Стояло жаркое лето, зной был так силён, что днём невозможно было выходить на улицу. От земли поднимался горячий пар, и жители скрывались от зноя в подвалах или в домах-полуземлянках, где царила сравнительная прохлада и дышалось немного свободнее. Человека, впервые попавшего в Тбилиси в эти летние месяцы, поразил бы вид города. Днём, особенно после полудня, город пылал и сверкал, как печь, в которой обжигают известковый камень; улицы были безлюдны. Зато ночью тбилисские жители толпились на плоских крышах своих домов, и похоже было, что в городе ночное бдение по случаю храмового праздника. Пламя факелов и костров, огоньки фонарей боролись с ночной темнотой.
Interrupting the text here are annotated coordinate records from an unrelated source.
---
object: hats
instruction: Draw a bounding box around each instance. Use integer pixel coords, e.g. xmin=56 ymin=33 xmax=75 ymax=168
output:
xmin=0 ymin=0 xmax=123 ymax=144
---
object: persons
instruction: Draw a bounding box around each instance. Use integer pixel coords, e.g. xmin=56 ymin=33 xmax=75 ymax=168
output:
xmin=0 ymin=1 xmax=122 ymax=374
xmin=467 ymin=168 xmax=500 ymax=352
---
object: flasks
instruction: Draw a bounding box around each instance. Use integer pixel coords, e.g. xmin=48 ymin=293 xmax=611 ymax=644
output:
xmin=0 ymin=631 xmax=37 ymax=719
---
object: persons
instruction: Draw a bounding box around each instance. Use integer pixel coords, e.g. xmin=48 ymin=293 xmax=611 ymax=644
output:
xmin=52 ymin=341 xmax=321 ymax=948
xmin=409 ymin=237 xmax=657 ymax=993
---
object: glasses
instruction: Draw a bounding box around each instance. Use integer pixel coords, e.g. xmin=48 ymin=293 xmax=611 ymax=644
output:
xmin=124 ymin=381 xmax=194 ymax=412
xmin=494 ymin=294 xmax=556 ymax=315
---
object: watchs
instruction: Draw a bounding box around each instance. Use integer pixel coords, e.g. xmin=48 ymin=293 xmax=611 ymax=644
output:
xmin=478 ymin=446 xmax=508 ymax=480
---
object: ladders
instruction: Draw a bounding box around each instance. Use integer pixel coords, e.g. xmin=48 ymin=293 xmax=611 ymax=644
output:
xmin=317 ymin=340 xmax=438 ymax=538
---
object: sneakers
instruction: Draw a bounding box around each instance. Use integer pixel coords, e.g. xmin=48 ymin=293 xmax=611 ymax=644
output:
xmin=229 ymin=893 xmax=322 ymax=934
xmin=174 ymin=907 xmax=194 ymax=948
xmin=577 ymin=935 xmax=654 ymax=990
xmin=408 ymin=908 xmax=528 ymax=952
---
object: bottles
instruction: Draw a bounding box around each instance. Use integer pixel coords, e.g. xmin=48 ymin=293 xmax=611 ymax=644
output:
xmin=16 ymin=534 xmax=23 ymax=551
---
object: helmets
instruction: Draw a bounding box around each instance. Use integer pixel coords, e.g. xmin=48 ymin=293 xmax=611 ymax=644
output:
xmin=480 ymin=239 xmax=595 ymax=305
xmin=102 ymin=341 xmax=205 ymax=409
С разных сторон доносились весёлая беседа, глухие удары бубна, вздохи тари, голоса ремесленников, заливисто поющие «шикасти» и «баяти». Нарядные стройные женщины, грациозно изгибавшиеся в танце под звуки бубна, казались эфирными, бестелесными существами.
Бесики и Иасэ редко выходили из дому по ночам: они сидели со свечой и переписывали книги. Иасэ работал над «Висрамиани» Теймураза, а Бесики снимал копию со словаря Саба Орбелиани.
Однажды вечером, утомившись от долгой работы, они решили подняться на плоскую крышу и подышать свежим воздухом. Бесики уселся на ковре, поджав ноги, настроил тари и стал тихо напевать.